**ЗАДАНИЕ:** Перепишите слово в слово фрагмент текста о семье Мейерхольда, который начинается со слов «Зинаиде Николаевне нанесли» и заканчивается словами «на своей даче.».

Домработница выбежала из квартиры, стала звать на помощь. Но дверь случайно захлопнулась. Дворник вызвал милицию...
Зинаиде Николаевне нанесли семнадцать ножевых ран. Когда милиция вошла в квартиру, она была еще жива, даже дала показания.
Было предписано в течение 48 часов освободить квартиру. Не имели права: Мейерхольд не осужден, идет следствие. Отец Зинаиды Николаевны пытался приостановить выселение внуков...
— Квартиру заняли. А архив?
— К счастью, не пропал. Татьяна Всеволодовна, моя мама, и Таня Есенина перевезли его в Горенки. А потом архив спрятал Сергей Эйзенштейн, на своей даче.
— Как сложилась судьба вашей семьи?
— От первого брака у Мейерхольда было три дочери. Мария Бялецкая умерла рано, похоронена в Москве на Ваганьковском кладбище. Здесь же ее дети, Игорь и Аня. Ирина вышла замуж за артиста Меркурьева, уехала к нему в Ленинград, там и похоронена. Татьяна, моя мама, умерла сравнительно недавно.
В то время, когда Мейерхольда арестовали, Татьяна Всеволодовна жила в Лопасне, работала директором совхоза. В начале войны она вывезла свой совхоз в Раменское, где ее и арестовали. Держали на Лубянке, потом в Бутырках. Осуждена на восемь лет. Освободили раньше, но жить разрешили только за 101 км.

**ПРЕДСТАВЛЕННЫЙ МАТЕРИАЛ:**

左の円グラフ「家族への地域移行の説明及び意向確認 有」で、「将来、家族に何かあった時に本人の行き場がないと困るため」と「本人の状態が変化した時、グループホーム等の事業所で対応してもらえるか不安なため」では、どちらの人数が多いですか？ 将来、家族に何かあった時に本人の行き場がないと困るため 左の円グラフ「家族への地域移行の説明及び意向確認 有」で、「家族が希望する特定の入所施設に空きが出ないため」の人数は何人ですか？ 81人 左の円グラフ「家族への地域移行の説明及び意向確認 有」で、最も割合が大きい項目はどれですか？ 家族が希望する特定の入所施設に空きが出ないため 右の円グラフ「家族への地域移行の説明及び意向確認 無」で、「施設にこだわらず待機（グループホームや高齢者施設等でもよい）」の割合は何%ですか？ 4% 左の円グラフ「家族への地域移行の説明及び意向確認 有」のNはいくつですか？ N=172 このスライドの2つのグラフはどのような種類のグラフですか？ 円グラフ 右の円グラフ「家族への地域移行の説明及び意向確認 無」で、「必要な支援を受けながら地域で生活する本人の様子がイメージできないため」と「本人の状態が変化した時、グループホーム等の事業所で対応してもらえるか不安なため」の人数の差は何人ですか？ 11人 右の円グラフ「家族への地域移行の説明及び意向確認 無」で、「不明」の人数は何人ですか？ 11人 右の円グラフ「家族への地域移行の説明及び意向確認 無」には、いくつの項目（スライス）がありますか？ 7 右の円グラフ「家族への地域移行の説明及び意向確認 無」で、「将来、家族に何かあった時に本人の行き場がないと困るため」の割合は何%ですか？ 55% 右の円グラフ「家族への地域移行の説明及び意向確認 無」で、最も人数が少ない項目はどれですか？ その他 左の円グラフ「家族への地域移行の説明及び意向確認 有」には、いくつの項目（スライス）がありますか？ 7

**ПИСЬМЕННЫЙ ОТВЕТ:**
Зинаиде Николаевне нанесли семнадцать ножевых ран. Когда милиция вошла в квартиру, она была еще жива, даже дала показания.
Было предписано в течение 48 часов освободить квартиру. Не имели права: Мейерхольд не осужден, идет следствие. Отец Зинаиды Николаевны пытался приостановить выселение внуков...
— Квартиру заняли. А архив?
— К счастью, не пропал. Татьяна Всеволодовна, моя мама, и Таня Есенина перевезли его в Горенки. А потом архив спрятал Сергей Эйзенштейн, на своей даче.